▸ **Extrait cité**:
---+---

Le Qatar a menacé de suspendre ses livraisons de gaz naturel liquéfié (GNL) à l’Union européenne en réaction à la législation du bloc sur la diligence raisonnable en matière de travail forcé et de dommages environnementaux, selon une lettre adressée par le Qatar au gouvernement belge et consultée par Reuters.
Le Qatar est le troisième exportateur mondial de GNL, derrière les États-Unis et l’Australie. Depuis l’invasion de l’Ukraine par la Russie en 2022, il a fourni entre 12 % et 14 % du GNL consommé en Europe.
Dans une lettre datée du 21 mai et adressée au gouvernement belge, le ministre qatari de l’Énergie, Saad al-Kaabi, explique que son pays réagit à la directive européenne sur la diligence raisonnable en matière de durabilité des entreprises (CSDDD). Cette directive impose aux grandes entreprises opérant dans l’UE d’identifier et de corriger les atteintes aux droits humains et à l’environnement dans leurs chaînes d’approvisionnement.
« En termes simples, si d’autres modifications ne sont pas apportées à la CSDDD, l’État du Qatar et QatarEnergy n’auront d’autre choix que d’envisager sérieusement des marchés alternatifs hors de l’UE pour notre GNL et nos autres produits, qui offrent un environnement commercial plus stable et accueillant », indique la lettre.

---+---

▸ **Données étudiées**:
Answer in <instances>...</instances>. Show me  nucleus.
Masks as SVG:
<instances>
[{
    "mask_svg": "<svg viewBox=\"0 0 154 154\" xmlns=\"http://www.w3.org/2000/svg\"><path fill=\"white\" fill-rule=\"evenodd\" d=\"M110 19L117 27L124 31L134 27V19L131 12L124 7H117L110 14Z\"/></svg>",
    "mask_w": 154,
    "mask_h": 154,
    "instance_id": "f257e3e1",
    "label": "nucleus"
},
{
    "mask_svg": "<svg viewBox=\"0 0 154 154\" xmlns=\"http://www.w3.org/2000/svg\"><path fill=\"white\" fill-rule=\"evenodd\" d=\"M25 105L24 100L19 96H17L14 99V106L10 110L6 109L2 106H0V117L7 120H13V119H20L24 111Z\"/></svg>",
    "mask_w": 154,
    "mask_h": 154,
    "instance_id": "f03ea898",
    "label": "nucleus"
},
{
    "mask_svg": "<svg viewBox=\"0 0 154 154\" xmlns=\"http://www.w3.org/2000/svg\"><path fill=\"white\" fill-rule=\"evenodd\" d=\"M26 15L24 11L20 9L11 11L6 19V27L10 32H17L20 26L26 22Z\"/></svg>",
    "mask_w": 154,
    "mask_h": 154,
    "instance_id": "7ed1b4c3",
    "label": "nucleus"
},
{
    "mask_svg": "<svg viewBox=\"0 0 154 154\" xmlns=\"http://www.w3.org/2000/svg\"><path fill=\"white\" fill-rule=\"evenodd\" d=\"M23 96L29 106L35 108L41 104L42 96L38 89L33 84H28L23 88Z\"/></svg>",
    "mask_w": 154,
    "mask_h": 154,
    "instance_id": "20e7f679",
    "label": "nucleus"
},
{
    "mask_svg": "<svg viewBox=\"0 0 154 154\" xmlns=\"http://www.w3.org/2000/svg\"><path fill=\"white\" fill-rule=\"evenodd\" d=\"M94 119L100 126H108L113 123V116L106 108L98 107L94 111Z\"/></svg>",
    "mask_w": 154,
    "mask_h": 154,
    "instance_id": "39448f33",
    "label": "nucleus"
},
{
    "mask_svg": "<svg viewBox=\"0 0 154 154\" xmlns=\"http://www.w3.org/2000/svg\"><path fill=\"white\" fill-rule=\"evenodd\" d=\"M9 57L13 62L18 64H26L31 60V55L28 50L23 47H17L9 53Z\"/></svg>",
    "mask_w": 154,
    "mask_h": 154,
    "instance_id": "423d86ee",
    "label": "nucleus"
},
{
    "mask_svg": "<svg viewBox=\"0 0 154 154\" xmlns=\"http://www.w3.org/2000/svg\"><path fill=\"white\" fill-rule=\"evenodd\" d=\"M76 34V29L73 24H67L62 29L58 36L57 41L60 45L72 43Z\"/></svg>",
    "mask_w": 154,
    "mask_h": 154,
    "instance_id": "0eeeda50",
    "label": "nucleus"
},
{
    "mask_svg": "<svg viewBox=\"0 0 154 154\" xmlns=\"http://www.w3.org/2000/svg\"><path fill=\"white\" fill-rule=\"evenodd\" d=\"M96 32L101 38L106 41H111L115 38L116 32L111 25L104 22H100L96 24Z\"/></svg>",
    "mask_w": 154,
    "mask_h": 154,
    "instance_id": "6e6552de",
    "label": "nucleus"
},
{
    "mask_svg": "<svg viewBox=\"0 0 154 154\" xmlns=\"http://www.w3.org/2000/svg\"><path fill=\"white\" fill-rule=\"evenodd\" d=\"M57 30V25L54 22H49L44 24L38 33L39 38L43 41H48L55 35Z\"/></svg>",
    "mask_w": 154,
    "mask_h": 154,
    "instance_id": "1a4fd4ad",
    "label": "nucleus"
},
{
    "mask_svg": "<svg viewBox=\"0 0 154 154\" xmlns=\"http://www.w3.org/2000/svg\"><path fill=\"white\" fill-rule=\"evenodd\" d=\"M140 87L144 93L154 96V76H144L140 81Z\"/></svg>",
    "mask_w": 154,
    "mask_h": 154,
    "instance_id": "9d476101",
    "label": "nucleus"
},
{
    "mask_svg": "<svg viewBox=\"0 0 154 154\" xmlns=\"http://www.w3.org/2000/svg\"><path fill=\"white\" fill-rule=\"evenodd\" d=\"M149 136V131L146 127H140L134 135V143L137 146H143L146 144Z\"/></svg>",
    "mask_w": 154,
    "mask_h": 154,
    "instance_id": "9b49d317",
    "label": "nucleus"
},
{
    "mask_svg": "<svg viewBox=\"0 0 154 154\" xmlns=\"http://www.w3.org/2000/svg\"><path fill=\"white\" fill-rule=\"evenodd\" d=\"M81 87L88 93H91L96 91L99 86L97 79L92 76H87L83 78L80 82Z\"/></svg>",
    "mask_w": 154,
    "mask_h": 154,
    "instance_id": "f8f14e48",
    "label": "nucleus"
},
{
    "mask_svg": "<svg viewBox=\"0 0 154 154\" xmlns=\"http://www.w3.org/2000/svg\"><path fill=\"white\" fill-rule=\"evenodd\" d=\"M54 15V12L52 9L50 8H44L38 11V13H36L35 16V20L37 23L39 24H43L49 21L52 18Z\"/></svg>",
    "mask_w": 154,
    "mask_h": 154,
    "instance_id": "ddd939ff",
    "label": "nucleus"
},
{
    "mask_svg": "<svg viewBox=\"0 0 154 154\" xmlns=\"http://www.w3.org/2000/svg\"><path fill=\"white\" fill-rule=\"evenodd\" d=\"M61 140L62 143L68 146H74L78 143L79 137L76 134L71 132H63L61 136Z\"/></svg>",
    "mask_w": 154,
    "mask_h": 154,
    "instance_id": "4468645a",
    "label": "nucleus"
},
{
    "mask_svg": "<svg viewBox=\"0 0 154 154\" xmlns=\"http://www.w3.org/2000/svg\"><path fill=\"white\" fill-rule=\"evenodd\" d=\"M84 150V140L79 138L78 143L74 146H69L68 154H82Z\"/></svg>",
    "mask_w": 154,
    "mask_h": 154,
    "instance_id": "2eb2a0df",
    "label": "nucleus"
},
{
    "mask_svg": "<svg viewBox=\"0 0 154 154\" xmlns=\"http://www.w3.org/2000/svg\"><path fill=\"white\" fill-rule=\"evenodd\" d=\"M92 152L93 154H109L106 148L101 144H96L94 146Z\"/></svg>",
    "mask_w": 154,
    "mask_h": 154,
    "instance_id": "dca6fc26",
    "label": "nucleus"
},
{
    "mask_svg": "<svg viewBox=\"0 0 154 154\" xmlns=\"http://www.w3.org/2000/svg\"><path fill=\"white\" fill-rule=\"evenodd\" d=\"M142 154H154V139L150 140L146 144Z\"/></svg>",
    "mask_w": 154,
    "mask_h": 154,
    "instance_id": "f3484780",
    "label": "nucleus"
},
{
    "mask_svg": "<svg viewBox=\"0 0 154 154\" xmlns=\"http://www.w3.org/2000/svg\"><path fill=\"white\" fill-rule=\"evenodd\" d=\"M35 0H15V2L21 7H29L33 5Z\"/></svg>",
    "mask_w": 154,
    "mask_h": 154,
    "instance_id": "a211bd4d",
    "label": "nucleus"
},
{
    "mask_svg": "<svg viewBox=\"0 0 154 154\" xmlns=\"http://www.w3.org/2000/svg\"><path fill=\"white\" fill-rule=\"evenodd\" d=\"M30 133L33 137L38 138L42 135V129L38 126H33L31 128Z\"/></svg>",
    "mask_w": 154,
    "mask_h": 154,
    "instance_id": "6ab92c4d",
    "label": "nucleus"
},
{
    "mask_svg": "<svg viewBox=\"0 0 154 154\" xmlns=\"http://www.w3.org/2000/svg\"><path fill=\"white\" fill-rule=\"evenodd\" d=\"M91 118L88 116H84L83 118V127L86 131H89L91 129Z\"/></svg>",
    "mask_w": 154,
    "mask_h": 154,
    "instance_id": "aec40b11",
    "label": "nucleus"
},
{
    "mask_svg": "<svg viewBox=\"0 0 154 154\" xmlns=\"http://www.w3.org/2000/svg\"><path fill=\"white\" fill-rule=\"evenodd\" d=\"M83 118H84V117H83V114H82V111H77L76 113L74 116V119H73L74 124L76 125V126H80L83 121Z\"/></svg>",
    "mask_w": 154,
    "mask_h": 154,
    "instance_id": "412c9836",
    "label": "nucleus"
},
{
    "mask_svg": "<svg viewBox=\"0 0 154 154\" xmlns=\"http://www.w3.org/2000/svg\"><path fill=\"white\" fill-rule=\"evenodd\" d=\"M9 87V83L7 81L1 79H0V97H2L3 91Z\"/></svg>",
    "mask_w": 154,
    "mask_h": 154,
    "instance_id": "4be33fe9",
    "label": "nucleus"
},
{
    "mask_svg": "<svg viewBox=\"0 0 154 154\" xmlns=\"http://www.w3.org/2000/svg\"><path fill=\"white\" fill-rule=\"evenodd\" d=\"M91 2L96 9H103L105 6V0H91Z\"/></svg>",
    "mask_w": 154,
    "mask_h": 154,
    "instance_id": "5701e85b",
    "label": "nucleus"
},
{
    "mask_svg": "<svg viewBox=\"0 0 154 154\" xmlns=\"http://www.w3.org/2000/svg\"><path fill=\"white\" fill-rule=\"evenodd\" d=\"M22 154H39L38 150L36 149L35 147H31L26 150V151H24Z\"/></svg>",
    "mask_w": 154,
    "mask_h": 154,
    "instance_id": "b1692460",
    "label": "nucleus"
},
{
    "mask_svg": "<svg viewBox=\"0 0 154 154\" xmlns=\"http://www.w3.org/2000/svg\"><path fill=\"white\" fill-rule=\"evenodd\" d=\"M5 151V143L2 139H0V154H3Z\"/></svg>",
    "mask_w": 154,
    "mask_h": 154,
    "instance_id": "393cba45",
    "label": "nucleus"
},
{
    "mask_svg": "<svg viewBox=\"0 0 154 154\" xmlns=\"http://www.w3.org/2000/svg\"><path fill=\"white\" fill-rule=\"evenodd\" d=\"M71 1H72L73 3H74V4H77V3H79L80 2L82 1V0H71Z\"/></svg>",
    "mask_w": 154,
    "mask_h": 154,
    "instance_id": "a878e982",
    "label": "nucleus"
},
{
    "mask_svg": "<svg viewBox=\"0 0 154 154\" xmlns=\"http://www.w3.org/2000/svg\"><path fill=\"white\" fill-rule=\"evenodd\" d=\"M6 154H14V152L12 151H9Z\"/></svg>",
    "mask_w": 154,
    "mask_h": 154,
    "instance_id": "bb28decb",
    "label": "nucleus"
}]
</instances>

---+---

▸ **Votre objectif**:
Veuillez reprendre l’extrait cité de « Le Qatar est » à « leurs chaînes d’approvisionnement. » en changeant « chaînes d’approvisionnement » en « filières d’approvisionnement ». Ce matériau est indépendant de l’extrait cité.

▸ **Réponse attendue**:
Le Qatar est le troisième exportateur mondial de GNL, derrière les États-Unis et l’Australie. Depuis l’invasion de l’Ukraine par la Russie en 2022, il a fourni entre 12 % et 14 % du GNL consommé en Europe.
Dans une lettre datée du 21 mai et adressée au gouvernement belge, le ministre qatari de l’Énergie, Saad al-Kaabi, explique que son pays réagit à la directive européenne sur la diligence raisonnable en matière de durabilité des entreprises (CSDDD). Cette directive impose aux grandes entreprises opérant dans l’UE d’identifier et de corriger les atteintes aux droits humains et à l’environnement dans leurs filières d’approvisionnement.